Being a Volvo, however, the new XC90 naturally has to fret and fuss over your safety and well-being. The D5 AWD version I drove at the launch had an autobrake function which nudges the brakes if you haven’t noticed that you about to cross the line at a junction. This would be very welcome if it helped to avoid a T-bone crash from an oncoming car but is slightly less welcome when it mistakes a side-road at a slight angle to the car for a junction and nips the brakes unnecessarily. No doubt Volvo will work this out in time.
That D5 is likely to be the most popular choice. The lineup will also include two petrol engines: a turbocharged, supercharged 320 hp T6, producing 400 nm of torque and a turbocharged 254 hp T5, producing 350 nm of torque, two diesel engines.
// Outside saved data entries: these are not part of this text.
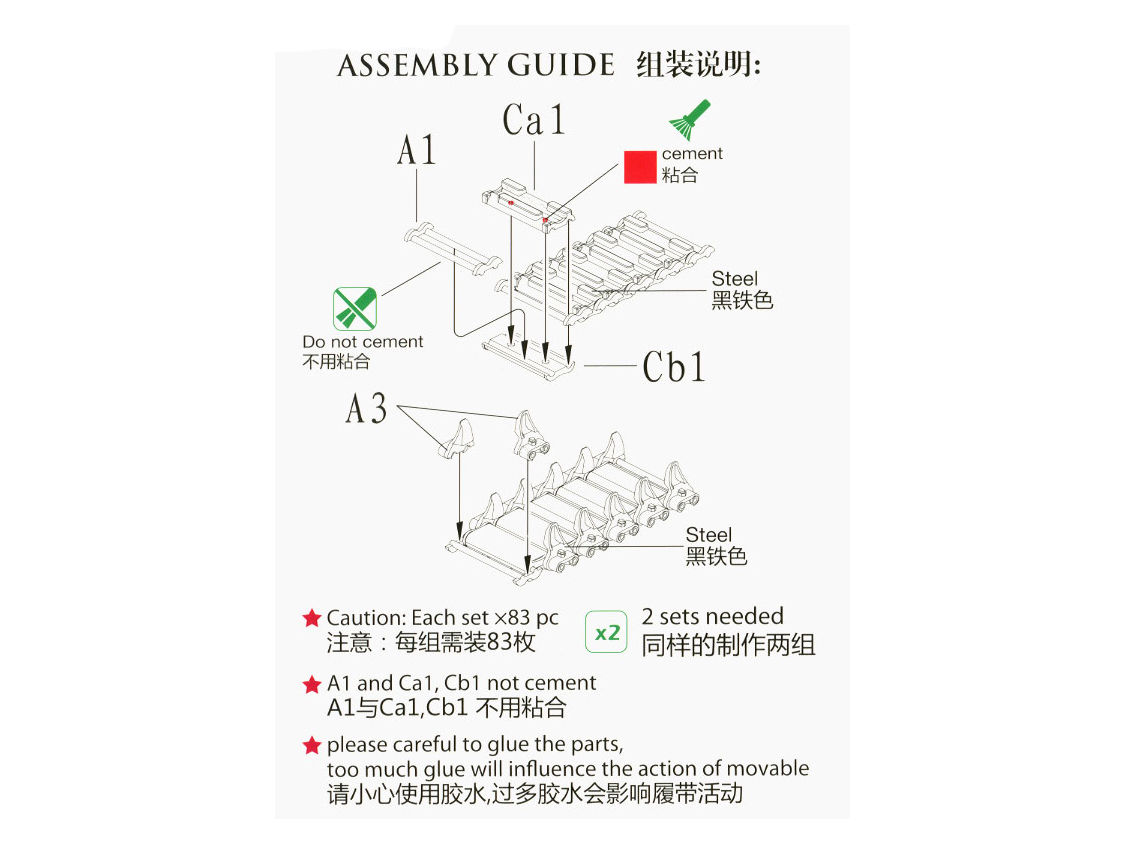 ASSEMBLY GUIDE 组装说明:

Ca1

A1

cement
粘合

Steel
黑铁色

Do not cement
不用粘合

Cb1

A3

Steel
黑铁色

★ Caution: Each set ×83 pc
注意：每组需装83枚

x2 2 sets needed
同样的制作两组

★ A1 and Ca1, Cb1 not cement
A1与Ca1,Cb1 不用粘合

★ please careful to glue the parts,
too much glue will influence the action of movable
请小心使用胶水,过多胶水会影响履带活动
The other diesel is a turbocharged 190 hp D4, producing 400 nm of torque. The top-of-the-line model will be the XC90 Twin Engine, a plug-in hybrid which will produce 400 hp and 640 nm of torque.
Volvo claim 49.6 mpg for this model. This looks as far-fetched as the human interface flimflam. I got 27.5 mpg.
They give the price range for the new XC90 as £45750-£68000. My test car, with all options including 360• camera, was £59580.